At the last word she assumed an expression of distrust. "How much work?"

"Two hours a day, perhaps."

"Two hours a day! For how long?"

"A year of it would give you a start."

"Two whole hours out of every day for a year? What do you take me for; a machine?" Scott's nerves quivered with the strident rasp of the voice, like the squawk of a dismayed and indignant hen. "Why, I wouldn't have any time for anything else."

"Some days have as much as twenty-four hours in them," he pointed out. "However, you might make a start with an hour."

"I might," she admitted dubiously, "while I'm in school. But when I get out I want to have some fun. And I'm going to."

"So, it seems this influence which I am supposed to have over you doesn't go very far."

"Now you're disgusted with me again. But I can't help it. I'm not going to be a slave just to be able to sing a little."

"It might be more than a little. And it seems to be the one quality you have which might be susceptible of development."

"Now you're talking like a school teacher. And you're not too flattering, are you? Don't you think I've got any brains?"

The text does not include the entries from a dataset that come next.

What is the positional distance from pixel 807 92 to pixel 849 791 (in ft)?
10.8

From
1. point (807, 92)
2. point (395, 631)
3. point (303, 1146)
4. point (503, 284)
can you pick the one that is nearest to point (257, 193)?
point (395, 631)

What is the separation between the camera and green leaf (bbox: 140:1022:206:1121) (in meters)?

"Yes. But I don't think you're going to find them of much use."

"I suppose you'd like me to go to college," said Pat contemptuously, "and learn the college cheer and how to play basketball."

"You might even learn more than that. However, if you're satisfied with your present status, that settles that. Suppose we talk of something else."

This did not suit Pat at all. She promptly said so. "I want to talk about me. You almost always do talk to me about myself. I wonder if that's why I like to be with you more than anyone else," she concluded with one of her accesses of insight.

"It's an extremely interesting subject."

"Now you're laughing at me again. And a moment ago you were angry. But you're still disappointed, aren't you?"

"A little."

"I think that's rotten of you!" she murmured. "I suppose we ought to be going back." She sighed. "I don't want to a bit. Can you turn here?"

It was a narrow and tricky road. As the car came to a stop after backing she laid her hand on his. "Kiss little Pattie and tell her to be a good child and she'll be awfully good," she murmured elfishly.

Scott completed the turn before he answered: "No, little Pat. No more of that between you and me."

On the return journey she was silent and thoughtful. At the post office in the village she asked to be set down, and, getting out, looked up at him, her eyes limpid with sincerity.

"Please, Mr. Scott, keep on liking me," she said. "It's awfully good for me."